_How to complete this task_:
Each line of the records containing "Zealand" is to be copied out and returned.

_Records to process_:
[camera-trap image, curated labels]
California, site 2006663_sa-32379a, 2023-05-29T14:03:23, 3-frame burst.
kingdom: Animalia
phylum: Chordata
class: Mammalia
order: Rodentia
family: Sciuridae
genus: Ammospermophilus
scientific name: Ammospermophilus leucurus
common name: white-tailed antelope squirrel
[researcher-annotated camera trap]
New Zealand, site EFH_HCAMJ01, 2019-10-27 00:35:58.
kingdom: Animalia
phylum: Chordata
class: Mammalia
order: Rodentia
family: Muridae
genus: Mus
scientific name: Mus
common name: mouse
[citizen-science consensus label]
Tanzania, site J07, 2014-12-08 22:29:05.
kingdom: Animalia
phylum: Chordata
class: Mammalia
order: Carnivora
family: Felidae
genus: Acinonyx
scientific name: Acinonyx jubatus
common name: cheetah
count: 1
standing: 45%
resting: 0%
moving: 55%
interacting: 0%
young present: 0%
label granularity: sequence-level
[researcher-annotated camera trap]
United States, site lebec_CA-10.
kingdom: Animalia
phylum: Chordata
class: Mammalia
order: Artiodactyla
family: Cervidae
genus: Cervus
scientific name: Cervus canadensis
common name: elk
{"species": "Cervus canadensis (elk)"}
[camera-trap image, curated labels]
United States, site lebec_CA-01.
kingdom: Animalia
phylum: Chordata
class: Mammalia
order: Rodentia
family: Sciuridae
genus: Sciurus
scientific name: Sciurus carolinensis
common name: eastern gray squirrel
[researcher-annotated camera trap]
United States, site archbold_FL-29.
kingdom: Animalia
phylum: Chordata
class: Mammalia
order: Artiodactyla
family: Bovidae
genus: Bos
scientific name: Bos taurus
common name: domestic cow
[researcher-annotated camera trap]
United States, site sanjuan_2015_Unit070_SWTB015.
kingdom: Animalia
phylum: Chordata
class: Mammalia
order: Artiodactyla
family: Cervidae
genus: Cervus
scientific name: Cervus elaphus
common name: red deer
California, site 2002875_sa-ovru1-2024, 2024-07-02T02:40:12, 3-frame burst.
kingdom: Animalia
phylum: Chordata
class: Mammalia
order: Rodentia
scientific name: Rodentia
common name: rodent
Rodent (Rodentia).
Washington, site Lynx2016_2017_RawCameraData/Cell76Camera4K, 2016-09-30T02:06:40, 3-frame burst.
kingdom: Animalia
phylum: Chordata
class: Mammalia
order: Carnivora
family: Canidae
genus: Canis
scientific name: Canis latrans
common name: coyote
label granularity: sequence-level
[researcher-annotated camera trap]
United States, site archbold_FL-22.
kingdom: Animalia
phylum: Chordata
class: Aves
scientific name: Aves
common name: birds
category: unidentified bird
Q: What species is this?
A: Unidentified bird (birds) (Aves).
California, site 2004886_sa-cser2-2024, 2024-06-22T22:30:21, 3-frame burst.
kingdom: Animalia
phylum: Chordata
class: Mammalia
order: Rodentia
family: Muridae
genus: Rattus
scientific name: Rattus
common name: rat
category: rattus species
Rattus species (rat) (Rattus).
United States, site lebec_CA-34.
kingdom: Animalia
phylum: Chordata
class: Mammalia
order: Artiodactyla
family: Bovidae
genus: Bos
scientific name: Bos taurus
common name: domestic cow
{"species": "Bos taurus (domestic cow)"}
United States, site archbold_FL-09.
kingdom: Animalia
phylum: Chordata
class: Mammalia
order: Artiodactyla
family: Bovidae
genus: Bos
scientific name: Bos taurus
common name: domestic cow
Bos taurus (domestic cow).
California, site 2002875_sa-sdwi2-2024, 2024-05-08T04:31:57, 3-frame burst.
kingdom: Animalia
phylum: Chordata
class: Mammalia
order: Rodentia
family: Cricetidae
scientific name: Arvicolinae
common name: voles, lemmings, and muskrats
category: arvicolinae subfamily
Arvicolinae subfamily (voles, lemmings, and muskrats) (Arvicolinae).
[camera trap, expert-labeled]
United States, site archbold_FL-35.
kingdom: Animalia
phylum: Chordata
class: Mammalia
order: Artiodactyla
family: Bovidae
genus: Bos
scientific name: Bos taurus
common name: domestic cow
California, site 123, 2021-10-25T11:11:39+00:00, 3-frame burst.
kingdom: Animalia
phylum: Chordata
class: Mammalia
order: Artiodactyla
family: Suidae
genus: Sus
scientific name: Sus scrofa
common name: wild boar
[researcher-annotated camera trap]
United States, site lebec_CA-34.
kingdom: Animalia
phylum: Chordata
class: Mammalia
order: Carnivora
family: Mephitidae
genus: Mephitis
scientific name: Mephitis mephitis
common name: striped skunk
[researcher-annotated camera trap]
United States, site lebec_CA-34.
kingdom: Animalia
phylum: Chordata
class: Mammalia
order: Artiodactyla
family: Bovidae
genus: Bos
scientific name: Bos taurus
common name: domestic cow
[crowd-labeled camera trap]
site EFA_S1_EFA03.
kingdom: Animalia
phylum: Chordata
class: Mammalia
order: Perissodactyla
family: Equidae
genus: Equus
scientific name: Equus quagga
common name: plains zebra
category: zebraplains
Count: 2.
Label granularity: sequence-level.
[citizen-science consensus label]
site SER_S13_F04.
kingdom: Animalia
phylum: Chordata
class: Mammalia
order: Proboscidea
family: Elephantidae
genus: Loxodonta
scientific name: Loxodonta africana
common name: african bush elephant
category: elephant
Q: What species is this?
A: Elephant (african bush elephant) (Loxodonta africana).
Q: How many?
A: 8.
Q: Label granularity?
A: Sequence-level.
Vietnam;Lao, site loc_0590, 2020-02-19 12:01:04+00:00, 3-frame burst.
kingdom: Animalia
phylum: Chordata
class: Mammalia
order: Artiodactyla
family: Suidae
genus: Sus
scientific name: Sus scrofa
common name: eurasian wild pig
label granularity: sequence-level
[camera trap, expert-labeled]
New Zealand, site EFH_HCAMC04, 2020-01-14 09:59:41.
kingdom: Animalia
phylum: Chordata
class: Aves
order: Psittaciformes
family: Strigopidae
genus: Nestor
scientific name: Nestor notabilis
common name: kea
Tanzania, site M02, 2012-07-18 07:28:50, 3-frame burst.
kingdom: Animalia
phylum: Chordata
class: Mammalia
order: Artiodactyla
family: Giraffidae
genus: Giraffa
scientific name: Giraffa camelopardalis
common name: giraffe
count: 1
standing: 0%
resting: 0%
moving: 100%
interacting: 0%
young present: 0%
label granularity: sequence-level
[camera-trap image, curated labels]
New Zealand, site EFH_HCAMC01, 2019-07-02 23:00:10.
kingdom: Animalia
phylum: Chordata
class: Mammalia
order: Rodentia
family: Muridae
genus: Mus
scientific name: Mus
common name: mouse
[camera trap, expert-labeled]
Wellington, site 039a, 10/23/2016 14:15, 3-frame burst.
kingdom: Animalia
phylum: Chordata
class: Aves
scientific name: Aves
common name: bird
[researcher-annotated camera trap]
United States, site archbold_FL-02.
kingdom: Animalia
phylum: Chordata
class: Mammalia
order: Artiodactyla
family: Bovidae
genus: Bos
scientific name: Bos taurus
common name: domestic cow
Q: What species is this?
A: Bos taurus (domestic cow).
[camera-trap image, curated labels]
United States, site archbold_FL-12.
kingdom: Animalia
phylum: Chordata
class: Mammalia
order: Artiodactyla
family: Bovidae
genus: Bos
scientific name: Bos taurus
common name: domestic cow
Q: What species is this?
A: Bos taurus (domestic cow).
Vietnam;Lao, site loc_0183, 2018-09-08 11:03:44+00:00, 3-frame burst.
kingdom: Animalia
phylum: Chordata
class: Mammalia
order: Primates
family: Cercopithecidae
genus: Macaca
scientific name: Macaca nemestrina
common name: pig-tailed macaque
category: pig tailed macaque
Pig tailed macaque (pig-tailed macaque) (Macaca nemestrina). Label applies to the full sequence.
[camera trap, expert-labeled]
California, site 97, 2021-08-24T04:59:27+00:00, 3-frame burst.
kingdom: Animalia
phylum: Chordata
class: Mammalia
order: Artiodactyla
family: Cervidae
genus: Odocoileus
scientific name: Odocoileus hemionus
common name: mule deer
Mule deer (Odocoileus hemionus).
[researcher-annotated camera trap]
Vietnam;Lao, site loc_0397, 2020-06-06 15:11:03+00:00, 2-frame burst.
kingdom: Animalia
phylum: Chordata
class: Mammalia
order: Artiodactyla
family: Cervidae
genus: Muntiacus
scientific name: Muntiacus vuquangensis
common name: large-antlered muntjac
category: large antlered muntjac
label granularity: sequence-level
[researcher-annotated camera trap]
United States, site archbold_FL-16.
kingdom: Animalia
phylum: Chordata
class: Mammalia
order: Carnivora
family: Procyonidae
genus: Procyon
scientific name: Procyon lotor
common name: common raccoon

_Finished task_:
New Zealand, site EFH_HCAMJ01, 2019-10-27 00:35:58.
New Zealand, site EFH_HCAMC04, 2020-01-14 09:59:41.
New Zealand, site EFH_HCAMC01, 2019-07-02 23:00:10.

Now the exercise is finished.